Can the landlord apply for the TNB transfer on the tenant's behalf?

No. The new account will be in the tenant's name, so the tenant must apply and provide the tenant's own IC and signed documents. The landlord's role is to confirm the existing account is current up to move-in day and to take the joint meter reading.

How much is the TNB deposit for a Change of Tenancy?

TNB sets the deposit based on the premise's estimated electricity usage and does not publish a single national RM figure that applies to every unit. Confirm the exact amount in myTNB or at Kedai Tenaga for the unit being rented before applying.

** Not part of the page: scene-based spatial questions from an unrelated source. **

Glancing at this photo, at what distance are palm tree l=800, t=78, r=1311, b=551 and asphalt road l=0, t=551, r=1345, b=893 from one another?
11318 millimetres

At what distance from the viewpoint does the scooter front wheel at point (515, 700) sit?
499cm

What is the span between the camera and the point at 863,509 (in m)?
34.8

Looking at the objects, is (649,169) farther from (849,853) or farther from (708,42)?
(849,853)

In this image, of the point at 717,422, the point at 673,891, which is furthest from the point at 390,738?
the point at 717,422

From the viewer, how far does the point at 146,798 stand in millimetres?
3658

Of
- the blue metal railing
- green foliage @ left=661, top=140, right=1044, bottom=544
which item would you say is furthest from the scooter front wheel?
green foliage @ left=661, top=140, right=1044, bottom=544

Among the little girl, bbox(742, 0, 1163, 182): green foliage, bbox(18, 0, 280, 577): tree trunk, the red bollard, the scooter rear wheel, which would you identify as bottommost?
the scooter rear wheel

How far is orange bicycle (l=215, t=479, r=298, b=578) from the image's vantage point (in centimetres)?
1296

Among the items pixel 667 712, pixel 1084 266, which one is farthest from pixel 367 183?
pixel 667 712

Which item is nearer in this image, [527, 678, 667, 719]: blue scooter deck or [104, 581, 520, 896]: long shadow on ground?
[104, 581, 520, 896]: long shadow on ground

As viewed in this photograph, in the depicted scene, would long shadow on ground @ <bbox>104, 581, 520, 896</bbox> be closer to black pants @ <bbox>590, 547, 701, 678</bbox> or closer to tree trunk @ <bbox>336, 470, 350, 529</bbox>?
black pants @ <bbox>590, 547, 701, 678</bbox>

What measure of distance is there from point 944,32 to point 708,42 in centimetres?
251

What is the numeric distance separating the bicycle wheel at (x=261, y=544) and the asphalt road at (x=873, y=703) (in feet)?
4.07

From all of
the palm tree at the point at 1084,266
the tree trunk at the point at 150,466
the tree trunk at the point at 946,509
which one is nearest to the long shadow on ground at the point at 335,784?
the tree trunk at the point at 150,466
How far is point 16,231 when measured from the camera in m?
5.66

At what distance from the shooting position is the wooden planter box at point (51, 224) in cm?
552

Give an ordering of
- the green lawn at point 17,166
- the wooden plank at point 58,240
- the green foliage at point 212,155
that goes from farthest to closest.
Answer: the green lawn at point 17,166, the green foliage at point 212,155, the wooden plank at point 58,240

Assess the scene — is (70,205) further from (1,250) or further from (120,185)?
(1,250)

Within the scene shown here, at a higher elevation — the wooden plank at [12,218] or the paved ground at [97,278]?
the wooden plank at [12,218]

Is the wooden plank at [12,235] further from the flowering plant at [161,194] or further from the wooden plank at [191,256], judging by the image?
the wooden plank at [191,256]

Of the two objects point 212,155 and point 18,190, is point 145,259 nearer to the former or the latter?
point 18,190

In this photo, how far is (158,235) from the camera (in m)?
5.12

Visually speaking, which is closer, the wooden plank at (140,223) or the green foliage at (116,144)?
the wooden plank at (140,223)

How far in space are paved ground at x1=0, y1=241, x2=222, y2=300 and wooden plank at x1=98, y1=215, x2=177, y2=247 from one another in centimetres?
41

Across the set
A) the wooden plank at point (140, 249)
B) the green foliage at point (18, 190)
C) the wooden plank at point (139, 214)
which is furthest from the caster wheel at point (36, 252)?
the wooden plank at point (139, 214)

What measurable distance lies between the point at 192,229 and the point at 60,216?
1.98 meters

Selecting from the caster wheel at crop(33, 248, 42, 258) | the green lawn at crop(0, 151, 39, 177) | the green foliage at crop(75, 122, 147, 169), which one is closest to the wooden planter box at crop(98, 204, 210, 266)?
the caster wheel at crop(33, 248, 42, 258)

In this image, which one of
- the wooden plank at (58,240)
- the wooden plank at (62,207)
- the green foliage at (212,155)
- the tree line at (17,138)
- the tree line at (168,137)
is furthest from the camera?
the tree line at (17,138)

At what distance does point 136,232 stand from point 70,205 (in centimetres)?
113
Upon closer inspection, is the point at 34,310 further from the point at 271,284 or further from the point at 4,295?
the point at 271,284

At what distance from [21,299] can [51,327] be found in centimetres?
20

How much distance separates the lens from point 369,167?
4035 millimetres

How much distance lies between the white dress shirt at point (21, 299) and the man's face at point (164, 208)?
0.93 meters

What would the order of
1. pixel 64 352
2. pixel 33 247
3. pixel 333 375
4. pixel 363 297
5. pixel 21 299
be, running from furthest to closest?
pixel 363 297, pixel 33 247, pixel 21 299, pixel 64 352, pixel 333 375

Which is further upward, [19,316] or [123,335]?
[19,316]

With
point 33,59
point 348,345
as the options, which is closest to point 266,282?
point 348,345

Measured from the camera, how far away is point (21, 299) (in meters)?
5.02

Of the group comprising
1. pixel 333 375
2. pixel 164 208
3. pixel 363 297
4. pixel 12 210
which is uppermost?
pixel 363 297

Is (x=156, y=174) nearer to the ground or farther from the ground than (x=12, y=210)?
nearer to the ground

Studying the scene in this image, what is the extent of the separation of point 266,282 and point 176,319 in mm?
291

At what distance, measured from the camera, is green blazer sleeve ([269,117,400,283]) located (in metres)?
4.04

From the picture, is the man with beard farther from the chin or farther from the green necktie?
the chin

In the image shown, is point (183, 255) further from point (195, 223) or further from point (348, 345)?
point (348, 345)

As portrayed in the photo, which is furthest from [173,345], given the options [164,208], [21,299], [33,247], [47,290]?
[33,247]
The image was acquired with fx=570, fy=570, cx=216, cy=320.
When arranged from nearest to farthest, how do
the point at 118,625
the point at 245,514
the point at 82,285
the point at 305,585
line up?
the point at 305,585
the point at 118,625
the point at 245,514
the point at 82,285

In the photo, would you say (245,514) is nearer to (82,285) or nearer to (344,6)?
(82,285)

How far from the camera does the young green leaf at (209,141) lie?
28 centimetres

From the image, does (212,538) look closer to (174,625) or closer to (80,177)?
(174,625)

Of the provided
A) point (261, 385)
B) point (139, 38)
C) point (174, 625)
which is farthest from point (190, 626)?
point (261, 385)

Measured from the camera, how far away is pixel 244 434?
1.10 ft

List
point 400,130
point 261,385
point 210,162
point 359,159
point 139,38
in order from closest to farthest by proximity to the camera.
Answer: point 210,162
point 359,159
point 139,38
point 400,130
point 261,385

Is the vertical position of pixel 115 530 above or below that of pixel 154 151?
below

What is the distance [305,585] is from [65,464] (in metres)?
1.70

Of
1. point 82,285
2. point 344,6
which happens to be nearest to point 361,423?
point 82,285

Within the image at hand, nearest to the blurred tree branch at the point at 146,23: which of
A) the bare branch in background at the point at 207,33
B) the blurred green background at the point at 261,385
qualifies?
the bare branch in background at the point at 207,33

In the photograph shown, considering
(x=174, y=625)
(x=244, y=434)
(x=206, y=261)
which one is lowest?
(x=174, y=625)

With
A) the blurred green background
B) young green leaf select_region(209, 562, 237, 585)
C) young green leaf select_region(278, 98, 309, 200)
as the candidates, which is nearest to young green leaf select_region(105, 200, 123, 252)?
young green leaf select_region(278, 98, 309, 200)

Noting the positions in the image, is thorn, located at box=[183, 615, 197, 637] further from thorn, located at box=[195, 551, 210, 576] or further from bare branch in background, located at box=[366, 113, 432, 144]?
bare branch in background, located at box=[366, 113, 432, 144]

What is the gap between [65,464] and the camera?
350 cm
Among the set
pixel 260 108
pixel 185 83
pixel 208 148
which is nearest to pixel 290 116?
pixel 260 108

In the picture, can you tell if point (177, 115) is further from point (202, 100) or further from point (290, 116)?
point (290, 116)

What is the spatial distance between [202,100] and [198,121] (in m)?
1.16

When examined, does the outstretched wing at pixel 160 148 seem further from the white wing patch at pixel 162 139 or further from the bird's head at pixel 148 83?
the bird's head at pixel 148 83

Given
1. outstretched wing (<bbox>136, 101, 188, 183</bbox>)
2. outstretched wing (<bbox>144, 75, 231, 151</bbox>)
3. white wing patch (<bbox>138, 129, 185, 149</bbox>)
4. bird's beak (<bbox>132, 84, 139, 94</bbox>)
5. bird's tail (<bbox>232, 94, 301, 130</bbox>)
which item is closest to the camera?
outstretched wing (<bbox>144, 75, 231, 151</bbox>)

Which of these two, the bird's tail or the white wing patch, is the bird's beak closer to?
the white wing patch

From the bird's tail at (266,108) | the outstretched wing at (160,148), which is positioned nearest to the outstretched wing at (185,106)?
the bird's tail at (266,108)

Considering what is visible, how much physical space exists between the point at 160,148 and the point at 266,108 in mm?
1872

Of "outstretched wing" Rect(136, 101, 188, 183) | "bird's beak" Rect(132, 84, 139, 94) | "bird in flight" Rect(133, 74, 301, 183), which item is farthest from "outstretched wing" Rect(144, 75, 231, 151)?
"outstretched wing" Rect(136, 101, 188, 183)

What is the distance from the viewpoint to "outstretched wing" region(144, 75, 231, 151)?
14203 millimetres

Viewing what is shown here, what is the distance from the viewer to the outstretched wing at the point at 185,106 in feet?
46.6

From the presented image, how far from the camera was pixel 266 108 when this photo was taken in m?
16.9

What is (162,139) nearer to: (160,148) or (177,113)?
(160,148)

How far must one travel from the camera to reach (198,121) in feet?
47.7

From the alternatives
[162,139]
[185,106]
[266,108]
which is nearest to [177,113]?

What documents do I need to transfer the TNB account?

Three documents: a completed and signed TNB Change of Tenancy application form, a copy of the tenant's IC (both sides) with "For TNB Purpose Only" written across it, and the current TNB Declaration Form. Plus the deposit, RM10 stamp duty, and the RM3.00 or RM80.00 processing fee.

What happens to the TNB deposit when the tenant moves out?

The deposit is held against the tenant's TNB account and is settled through the account-closure and final-bill process with TNB when the tenancy ends and the account is closed or transferred again. It is not returned by the landlord and is not part of the rental security deposit.

Can a landlord stop electricity or water to force a tenant to pay an unpaid utility bill?

No. Self-help measures such as locking the tenant out or disconnecting water or electricity are not lawful routes to recover unpaid bills; recovery has to follow the lawful process. Cutting supply is not a substitute for the Change of Tenancy and a clear tenancy-agreement clause on utility responsibility.